> _Exercise materials_
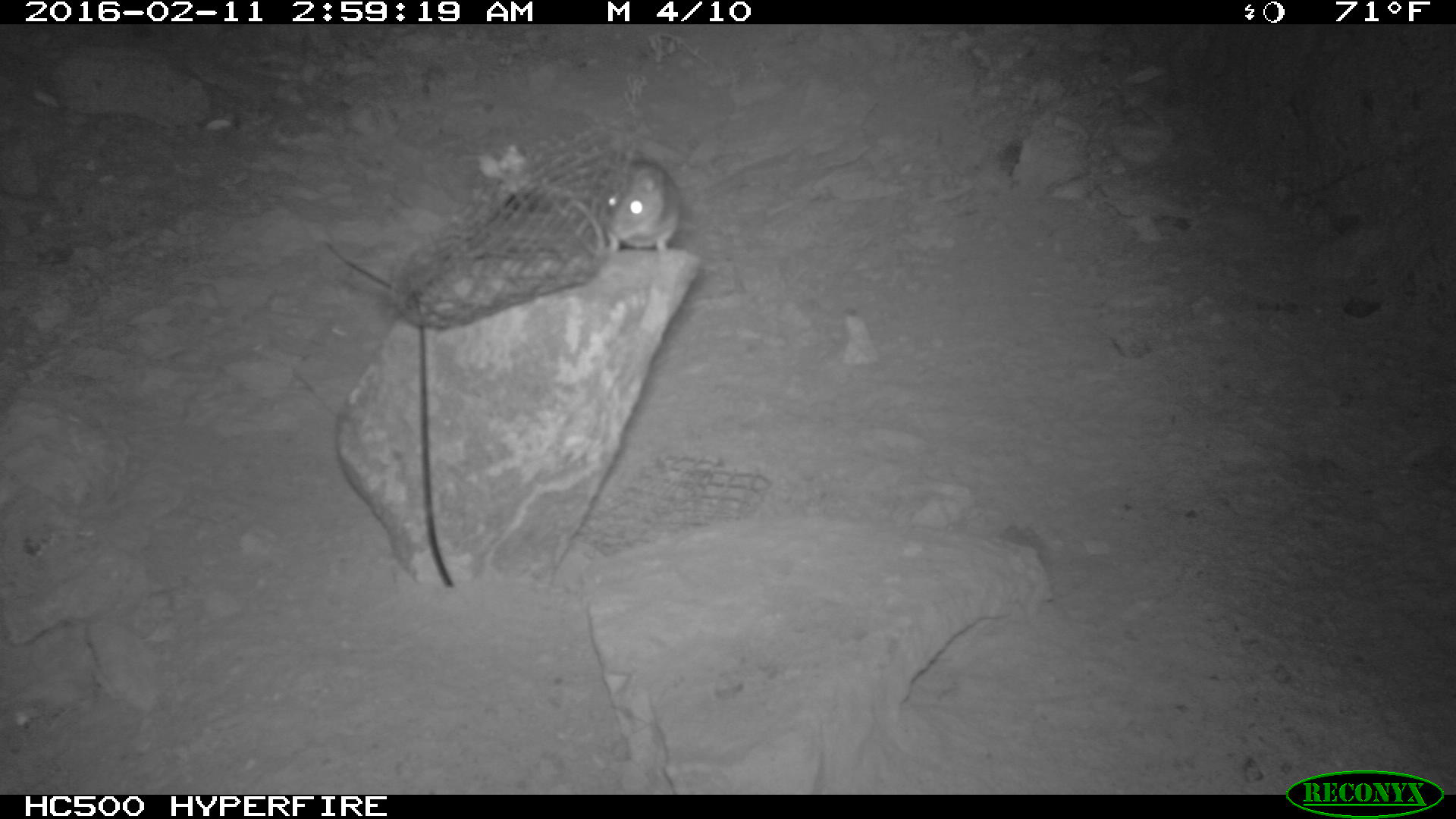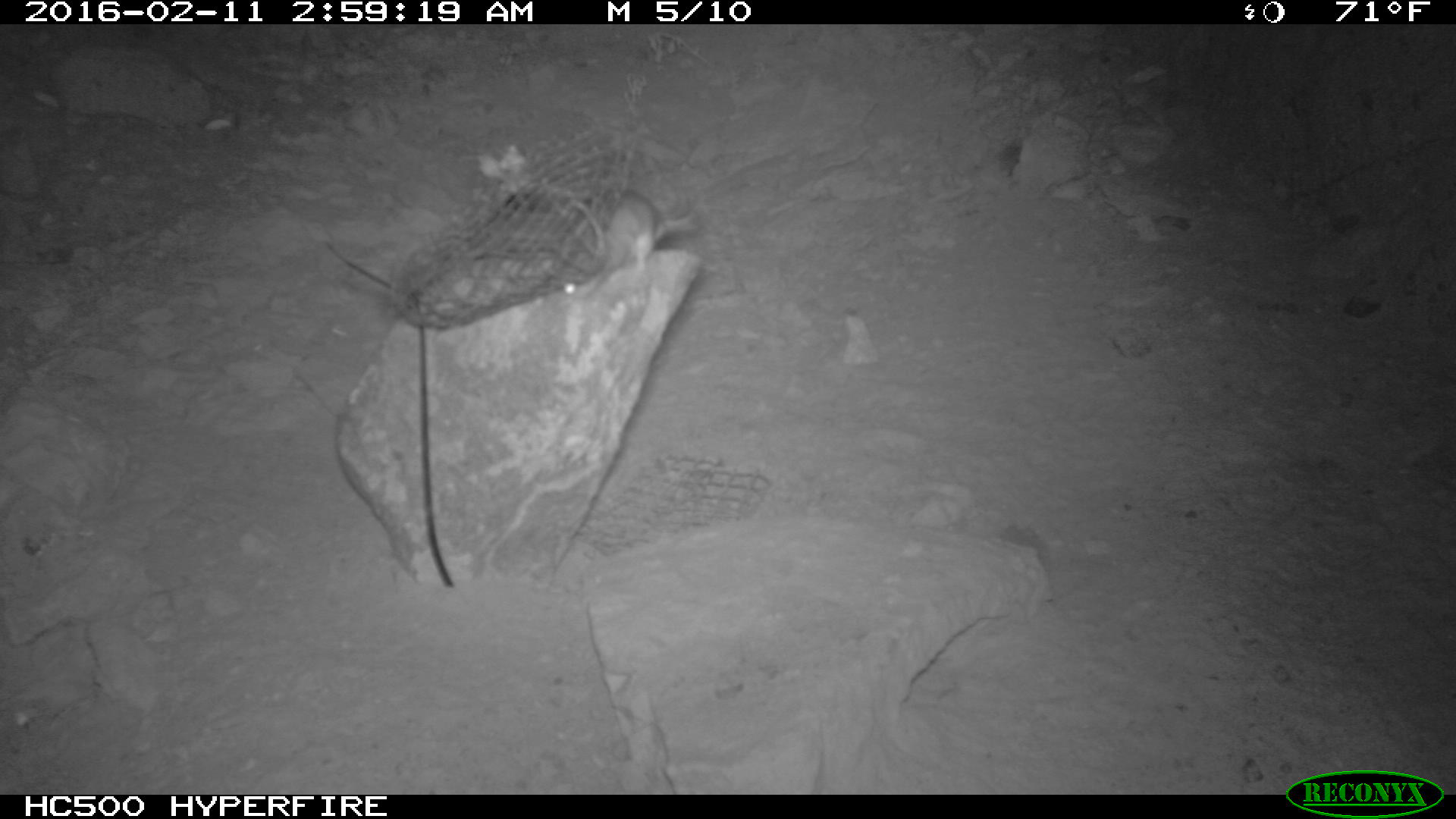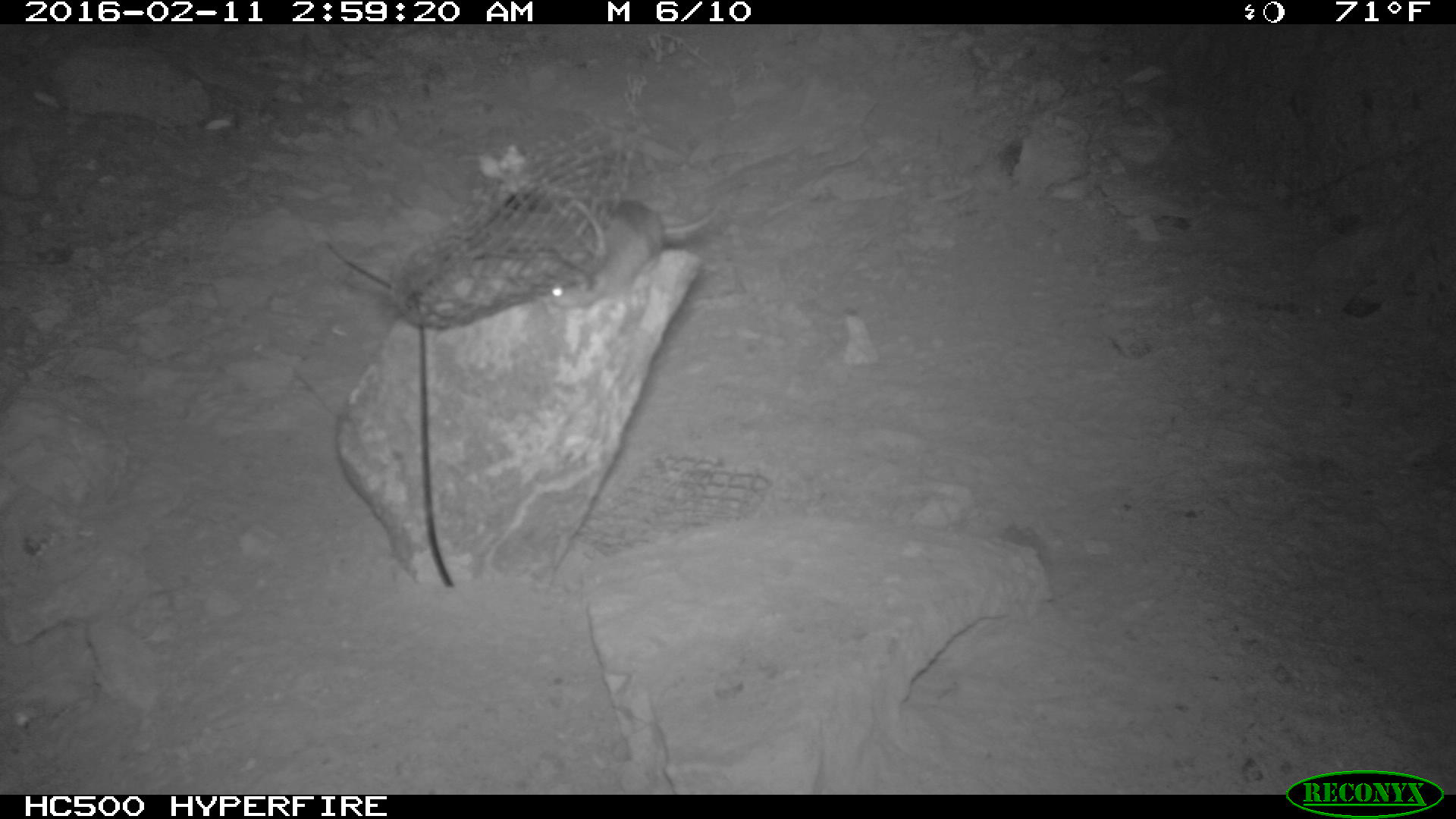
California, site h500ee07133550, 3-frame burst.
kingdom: Animalia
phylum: Chordata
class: Mammalia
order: Rodentia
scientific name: Rodentia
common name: rodent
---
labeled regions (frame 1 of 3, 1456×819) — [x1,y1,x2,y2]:
rodent: [595,162,678,256]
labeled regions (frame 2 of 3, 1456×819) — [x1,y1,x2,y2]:
rodent: [562,190,663,297]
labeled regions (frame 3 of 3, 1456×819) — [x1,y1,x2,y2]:
rodent: [548,199,723,308]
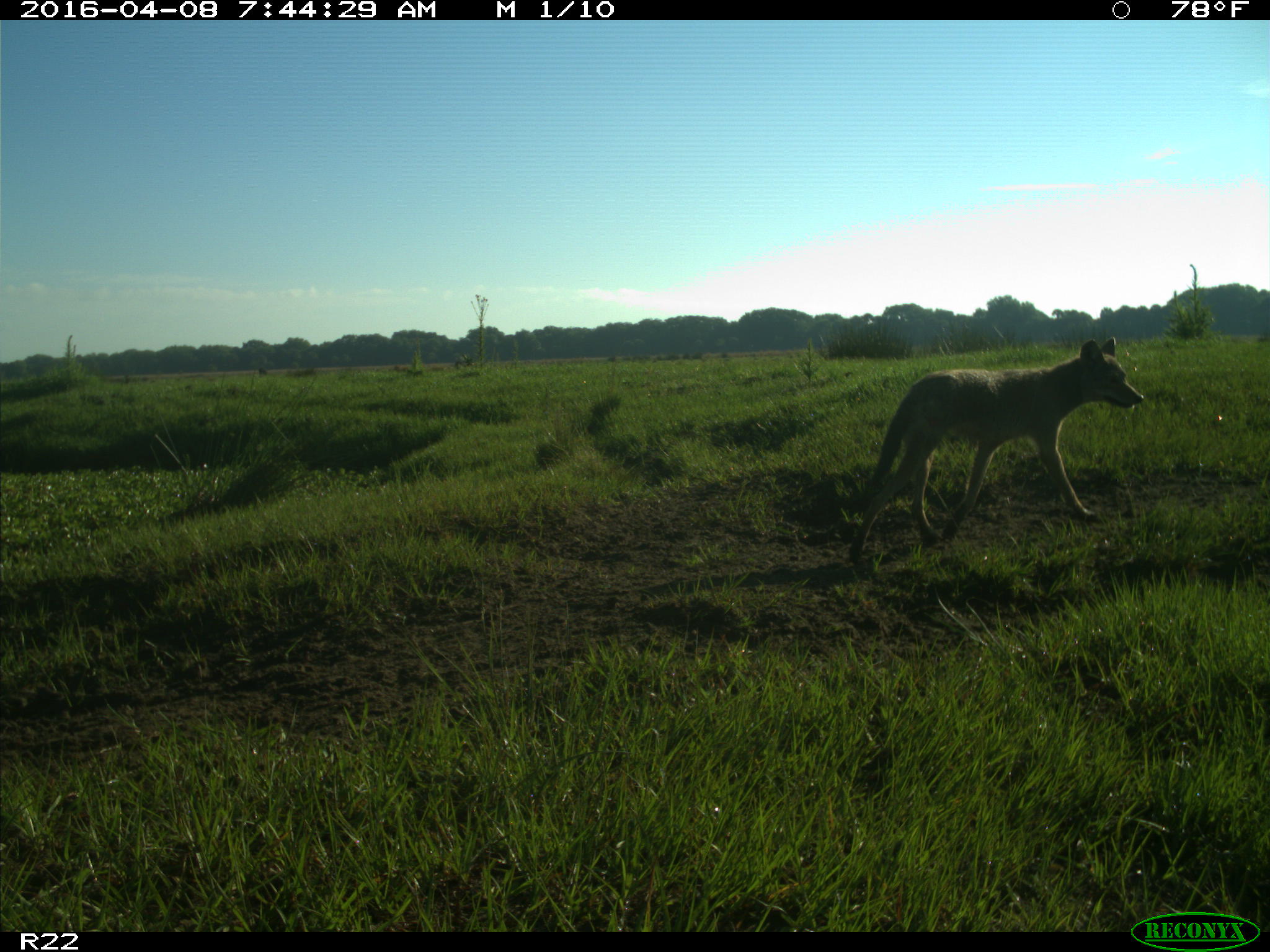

> _Task item_
The answer should consist of all the records, duplicated exactly, with no images included.

> _Reply to the task_
California, site h500ee07133550, 3-frame burst.
kingdom: Animalia
phylum: Chordata
class: Mammalia
order: Rodentia
scientific name: Rodentia
common name: rodent
---
labeled regions (frame 1 of 3, 1456×819) — [x1,y1,x2,y2]:
rodent: [595,162,678,256]
labeled regions (frame 2 of 3, 1456×819) — [x1,y1,x2,y2]:
rodent: [562,190,663,297]
labeled regions (frame 3 of 3, 1456×819) — [x1,y1,x2,y2]:
rodent: [548,199,723,308]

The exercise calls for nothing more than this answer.